The input:
***
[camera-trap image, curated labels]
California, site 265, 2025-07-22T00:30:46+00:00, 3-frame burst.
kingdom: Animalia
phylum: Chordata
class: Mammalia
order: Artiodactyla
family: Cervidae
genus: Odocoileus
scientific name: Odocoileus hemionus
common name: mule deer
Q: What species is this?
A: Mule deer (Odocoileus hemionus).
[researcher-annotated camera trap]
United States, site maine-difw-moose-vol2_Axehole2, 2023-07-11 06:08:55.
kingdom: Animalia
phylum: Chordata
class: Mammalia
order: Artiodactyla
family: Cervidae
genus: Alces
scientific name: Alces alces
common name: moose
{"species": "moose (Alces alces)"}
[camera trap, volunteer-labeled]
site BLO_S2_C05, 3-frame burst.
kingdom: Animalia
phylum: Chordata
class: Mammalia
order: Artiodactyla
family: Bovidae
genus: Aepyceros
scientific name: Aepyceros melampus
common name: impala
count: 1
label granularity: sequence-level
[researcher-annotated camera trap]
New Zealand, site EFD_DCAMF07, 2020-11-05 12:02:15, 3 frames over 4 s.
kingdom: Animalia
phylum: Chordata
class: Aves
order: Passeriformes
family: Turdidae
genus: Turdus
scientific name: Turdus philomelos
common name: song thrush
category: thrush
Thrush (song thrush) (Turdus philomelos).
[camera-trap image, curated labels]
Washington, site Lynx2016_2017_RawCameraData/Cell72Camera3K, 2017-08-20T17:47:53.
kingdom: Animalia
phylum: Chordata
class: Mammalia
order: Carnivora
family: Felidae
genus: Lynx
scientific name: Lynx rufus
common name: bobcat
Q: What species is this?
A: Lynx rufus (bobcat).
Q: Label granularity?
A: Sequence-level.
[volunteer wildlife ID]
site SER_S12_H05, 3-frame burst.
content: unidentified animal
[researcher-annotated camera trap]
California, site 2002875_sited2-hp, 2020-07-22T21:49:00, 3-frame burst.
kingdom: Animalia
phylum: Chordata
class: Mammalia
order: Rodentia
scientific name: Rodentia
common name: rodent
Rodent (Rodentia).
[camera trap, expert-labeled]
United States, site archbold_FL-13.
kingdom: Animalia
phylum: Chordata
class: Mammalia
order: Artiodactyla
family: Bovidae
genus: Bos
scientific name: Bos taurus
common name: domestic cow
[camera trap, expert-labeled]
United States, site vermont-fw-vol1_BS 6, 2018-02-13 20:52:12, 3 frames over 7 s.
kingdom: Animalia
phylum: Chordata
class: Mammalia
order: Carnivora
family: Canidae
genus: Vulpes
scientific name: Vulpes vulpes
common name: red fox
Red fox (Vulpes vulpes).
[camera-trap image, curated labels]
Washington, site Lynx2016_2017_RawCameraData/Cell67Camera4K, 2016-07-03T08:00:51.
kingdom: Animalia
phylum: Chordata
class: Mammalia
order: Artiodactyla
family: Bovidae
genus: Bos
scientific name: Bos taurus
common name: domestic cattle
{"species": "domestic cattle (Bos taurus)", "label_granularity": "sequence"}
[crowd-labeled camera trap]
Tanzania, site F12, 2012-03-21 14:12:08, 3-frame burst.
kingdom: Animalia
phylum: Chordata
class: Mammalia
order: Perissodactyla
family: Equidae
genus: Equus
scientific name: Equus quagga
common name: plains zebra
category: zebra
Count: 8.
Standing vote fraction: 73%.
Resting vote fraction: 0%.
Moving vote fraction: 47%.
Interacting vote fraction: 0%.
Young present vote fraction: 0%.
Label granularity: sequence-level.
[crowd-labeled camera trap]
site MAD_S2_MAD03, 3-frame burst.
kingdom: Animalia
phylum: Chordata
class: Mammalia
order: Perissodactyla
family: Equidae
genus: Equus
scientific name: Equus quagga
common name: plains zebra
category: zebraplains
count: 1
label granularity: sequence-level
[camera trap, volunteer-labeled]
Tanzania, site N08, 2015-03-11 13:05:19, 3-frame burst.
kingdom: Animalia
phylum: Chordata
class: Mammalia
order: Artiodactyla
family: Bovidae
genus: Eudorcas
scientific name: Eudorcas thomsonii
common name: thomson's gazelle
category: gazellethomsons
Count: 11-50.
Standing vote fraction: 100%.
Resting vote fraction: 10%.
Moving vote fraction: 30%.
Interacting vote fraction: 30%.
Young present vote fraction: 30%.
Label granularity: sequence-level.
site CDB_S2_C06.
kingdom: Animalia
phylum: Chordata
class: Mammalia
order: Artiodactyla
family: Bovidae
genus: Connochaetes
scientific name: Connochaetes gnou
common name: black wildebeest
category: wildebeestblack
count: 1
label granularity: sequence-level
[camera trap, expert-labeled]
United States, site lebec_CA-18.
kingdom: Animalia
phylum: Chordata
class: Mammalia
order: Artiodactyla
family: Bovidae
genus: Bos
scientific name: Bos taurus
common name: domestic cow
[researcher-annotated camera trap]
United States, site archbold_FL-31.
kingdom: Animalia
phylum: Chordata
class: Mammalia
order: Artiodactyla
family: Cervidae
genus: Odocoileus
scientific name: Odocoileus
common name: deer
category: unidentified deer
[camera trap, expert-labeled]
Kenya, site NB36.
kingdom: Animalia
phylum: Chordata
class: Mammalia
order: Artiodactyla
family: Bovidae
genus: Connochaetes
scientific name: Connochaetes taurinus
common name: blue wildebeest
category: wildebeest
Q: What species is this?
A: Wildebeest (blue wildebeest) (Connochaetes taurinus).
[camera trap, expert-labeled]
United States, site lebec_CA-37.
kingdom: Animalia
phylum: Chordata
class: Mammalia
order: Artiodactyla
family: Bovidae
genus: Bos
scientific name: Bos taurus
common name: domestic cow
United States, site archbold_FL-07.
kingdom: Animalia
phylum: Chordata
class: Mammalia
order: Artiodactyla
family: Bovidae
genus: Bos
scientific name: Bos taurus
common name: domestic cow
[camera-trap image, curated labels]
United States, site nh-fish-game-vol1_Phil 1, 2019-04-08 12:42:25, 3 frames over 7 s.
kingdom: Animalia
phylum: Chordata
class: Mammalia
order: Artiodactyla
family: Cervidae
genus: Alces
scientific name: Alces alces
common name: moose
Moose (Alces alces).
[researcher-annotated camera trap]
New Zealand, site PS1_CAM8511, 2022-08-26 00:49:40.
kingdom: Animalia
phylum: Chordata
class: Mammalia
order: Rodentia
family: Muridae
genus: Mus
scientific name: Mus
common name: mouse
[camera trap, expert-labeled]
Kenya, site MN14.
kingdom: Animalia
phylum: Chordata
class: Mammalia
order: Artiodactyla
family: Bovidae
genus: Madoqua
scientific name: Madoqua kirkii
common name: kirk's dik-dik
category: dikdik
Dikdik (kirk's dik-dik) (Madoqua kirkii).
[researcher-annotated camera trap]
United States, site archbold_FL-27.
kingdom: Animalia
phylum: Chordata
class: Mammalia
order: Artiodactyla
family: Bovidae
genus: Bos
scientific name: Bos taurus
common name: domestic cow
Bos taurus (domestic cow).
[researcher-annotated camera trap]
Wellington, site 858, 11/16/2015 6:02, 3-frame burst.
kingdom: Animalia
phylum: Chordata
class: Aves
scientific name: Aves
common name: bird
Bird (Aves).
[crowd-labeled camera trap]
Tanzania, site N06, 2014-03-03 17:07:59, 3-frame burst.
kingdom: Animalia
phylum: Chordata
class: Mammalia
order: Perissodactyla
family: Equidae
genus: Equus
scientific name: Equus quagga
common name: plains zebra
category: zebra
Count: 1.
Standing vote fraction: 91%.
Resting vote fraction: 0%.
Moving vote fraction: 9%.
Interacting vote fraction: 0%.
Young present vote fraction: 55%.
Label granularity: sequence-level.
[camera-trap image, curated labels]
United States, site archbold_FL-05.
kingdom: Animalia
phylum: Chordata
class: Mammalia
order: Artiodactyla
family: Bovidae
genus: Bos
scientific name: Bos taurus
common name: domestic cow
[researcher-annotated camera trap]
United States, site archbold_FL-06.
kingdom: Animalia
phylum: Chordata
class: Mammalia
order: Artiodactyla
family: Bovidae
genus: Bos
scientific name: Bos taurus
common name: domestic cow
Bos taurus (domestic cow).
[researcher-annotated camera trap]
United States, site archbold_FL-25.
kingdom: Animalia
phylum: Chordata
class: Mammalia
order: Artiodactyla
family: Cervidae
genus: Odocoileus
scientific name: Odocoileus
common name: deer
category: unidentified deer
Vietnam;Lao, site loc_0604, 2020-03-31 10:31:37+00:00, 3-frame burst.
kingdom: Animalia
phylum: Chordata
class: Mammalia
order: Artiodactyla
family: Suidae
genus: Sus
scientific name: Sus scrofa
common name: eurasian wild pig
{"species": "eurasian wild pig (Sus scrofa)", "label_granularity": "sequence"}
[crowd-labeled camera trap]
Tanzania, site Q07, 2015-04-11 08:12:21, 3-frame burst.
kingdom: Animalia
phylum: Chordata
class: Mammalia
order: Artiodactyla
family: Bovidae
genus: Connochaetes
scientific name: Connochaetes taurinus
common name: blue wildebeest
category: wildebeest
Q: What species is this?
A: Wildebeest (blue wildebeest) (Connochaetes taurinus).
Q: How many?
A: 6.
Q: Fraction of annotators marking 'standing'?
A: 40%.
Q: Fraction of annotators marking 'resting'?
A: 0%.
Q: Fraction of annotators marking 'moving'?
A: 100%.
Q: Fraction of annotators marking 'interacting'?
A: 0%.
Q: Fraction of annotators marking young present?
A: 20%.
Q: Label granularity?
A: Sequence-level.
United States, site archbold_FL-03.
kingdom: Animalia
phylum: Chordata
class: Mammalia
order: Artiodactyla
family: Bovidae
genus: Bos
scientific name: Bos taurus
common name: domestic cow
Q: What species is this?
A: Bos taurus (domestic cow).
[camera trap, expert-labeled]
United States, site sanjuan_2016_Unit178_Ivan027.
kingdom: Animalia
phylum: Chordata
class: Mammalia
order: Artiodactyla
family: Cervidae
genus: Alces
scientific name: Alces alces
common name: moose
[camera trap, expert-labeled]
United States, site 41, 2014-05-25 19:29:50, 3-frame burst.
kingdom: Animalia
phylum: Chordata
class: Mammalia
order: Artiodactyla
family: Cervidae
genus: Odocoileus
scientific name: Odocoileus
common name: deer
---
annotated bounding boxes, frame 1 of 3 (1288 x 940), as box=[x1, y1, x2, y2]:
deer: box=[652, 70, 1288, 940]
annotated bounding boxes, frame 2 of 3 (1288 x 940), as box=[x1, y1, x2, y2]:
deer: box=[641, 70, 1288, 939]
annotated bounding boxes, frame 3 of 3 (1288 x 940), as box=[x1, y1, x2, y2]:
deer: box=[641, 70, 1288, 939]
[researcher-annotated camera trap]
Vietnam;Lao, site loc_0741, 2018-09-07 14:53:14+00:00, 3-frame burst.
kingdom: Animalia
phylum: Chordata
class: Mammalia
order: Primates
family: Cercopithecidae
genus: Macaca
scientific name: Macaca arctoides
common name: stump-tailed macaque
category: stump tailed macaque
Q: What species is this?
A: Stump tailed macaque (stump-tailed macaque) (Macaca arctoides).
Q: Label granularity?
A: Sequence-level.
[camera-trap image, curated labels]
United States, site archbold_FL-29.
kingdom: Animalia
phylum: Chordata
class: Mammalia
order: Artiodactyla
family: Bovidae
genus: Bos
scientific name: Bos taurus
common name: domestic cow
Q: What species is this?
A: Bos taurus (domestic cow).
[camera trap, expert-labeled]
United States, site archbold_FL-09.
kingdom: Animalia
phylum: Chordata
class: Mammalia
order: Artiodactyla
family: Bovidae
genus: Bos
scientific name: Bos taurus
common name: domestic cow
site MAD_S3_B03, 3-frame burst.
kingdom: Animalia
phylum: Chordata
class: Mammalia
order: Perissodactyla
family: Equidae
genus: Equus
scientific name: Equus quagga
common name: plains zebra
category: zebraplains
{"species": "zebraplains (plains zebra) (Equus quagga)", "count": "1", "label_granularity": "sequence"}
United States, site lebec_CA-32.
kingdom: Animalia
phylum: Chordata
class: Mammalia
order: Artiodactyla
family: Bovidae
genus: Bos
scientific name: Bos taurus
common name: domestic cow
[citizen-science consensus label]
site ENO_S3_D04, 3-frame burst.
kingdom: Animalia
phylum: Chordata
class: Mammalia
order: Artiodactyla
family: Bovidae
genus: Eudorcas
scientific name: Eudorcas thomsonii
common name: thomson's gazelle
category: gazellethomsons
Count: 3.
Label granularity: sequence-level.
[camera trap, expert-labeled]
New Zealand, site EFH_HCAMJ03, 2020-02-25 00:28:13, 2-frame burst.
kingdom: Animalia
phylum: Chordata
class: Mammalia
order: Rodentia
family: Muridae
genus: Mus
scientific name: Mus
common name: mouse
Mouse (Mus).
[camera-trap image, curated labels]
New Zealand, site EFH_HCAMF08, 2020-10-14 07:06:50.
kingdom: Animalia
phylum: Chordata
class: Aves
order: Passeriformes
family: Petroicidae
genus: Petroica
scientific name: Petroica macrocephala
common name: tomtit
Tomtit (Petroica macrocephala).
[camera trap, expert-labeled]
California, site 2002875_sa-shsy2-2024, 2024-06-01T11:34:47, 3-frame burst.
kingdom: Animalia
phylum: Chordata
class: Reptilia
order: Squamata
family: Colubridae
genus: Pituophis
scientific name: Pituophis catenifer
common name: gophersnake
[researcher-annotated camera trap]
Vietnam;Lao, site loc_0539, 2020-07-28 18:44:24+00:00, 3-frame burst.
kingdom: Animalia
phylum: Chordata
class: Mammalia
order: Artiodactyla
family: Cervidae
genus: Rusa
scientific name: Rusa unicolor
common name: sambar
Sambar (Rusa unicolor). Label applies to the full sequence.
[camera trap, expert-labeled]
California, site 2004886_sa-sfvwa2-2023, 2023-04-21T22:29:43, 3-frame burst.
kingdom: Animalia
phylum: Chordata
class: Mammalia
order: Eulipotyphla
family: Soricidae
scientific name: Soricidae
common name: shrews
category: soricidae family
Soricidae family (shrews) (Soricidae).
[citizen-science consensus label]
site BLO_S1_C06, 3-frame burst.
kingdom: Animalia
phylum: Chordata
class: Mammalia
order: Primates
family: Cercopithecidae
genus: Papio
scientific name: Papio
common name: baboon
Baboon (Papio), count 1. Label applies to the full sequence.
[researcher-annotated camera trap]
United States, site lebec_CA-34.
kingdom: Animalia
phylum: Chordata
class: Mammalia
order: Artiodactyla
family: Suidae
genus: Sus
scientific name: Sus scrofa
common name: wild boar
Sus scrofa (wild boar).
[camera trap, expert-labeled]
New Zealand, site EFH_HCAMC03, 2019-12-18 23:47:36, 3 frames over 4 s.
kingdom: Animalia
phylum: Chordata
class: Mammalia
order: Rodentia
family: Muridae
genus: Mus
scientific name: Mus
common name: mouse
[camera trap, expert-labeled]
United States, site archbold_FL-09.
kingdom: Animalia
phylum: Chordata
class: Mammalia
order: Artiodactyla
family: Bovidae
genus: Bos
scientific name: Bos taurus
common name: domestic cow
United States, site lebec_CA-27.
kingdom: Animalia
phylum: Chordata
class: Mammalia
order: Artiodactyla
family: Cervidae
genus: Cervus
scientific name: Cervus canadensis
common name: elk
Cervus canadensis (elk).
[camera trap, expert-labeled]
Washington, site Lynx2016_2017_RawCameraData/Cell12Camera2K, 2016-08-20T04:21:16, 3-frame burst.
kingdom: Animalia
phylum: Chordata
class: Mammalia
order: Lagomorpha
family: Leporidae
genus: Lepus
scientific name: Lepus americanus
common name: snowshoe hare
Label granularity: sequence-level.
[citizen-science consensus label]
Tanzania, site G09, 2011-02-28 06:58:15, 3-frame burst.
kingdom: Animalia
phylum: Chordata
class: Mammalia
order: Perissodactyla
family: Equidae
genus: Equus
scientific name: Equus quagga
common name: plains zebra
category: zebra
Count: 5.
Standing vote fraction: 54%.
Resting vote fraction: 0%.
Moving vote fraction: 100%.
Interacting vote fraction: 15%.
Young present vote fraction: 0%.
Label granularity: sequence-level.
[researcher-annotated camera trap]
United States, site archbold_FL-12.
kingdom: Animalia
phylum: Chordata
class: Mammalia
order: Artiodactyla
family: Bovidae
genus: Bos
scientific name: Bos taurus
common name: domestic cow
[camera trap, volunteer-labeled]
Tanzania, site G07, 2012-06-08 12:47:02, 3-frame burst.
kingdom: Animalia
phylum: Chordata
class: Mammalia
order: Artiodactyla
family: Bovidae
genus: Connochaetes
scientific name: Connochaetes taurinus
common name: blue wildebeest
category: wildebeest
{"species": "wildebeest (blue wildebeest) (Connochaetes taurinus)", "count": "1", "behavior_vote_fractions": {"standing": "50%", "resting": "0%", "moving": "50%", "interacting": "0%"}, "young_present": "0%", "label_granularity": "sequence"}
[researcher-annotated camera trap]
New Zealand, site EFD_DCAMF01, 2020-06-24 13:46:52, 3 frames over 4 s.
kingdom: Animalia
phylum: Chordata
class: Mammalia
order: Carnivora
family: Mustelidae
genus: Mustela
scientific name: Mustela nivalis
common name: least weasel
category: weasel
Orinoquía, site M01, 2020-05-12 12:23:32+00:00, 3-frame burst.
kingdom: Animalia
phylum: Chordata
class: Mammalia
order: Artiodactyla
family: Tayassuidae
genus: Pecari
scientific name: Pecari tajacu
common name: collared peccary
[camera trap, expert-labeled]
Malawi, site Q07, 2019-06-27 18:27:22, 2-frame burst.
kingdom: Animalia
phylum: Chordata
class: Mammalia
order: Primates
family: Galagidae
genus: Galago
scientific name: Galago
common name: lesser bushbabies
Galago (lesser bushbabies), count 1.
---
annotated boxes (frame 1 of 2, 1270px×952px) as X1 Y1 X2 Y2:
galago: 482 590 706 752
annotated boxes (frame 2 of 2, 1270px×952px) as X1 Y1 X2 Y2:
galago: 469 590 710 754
***
About this exercise: Note which lines carry the word "cattle" in the material, then copy each of them.

Result below:
common name: domestic cattle
{"species": "domestic cattle (Bos taurus)", "label_granularity": "sequence"}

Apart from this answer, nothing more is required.